Ukrainian state energy firm Naftogaz expects help from the government to cover its projected 2009 losses of 9.5 billion hryvnias ($1.2 billion), a weekly paper reported, citing the company`s draft financial plan.
Naftogaz` debts and the prices it pays for Russian gas imports were at the heart of a three-week standoff at the start of the year between Moscow and Kiev, which led to a gas cut-off affecting millions in Europe.
The paper said Naftogaz plans to receive 92.5 billion hryvnias in revenues and spend 102 billion hryvnias.
Naftogaz then hopes to receive 10.4 billion hryvnias ($1.35 billion) from the government to compensate for the difference in the price it pays for Russian gas and what it receives from utilities, the paper added.
Naftogaz declined to comment.
The government has to approve the draft.
It had kept household gas prices stable for years, even though Russia raised prices steeply since 2005. Last year household prices rose but most are still lower than the $360 per 1,000 cubic metres Naftogaz pays in the first quarter.
Naftogaz paid $179.5 per 1,000 cubic metres last year.
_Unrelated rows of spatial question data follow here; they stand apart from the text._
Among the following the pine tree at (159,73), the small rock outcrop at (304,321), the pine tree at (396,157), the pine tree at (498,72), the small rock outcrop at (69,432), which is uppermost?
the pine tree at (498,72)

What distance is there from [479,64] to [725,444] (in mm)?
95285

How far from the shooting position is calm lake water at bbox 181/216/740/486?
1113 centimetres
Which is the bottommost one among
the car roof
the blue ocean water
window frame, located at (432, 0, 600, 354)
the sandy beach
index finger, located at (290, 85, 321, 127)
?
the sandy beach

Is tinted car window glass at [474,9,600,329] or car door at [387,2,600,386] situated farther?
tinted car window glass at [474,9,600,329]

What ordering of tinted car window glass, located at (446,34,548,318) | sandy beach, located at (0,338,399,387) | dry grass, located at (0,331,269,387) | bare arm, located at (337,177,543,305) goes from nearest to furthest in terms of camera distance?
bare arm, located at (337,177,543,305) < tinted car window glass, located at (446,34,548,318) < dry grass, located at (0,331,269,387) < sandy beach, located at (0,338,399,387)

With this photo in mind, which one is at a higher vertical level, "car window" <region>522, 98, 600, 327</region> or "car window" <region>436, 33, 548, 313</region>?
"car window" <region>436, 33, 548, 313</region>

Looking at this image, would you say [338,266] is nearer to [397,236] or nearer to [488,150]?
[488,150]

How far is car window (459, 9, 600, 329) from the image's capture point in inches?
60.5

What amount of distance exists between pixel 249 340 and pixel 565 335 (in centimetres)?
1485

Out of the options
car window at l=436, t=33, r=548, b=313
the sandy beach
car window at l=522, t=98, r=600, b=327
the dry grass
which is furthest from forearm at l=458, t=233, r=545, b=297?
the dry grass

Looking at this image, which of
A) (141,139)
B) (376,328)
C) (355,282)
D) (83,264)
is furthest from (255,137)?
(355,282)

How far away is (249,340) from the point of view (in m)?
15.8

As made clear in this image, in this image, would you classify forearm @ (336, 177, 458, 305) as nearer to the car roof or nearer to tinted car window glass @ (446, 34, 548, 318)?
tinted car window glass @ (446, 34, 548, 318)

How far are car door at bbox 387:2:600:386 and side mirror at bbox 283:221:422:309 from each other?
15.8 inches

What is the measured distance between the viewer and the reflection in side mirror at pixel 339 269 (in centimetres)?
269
This year`s deal gives the company a 20 percent discount on a European market price and the company has said it expected that price to fall steeply throughout the year.
The paper said it aims to sell 10 billion cubic metres of gas to energy companies, 17.3 bcm to households and 10.8 bcm to industries although a further 5 bcm will be sold to industry by Gazpromsbyt, a Gazprom unit.
The volumes of the so-called `technical gas`, which is needed in the pipeline system to transit Russian gas to Europe, amounts to 5.12 bcm.
Naftogaz has a $500 million Eurobond maturing in September.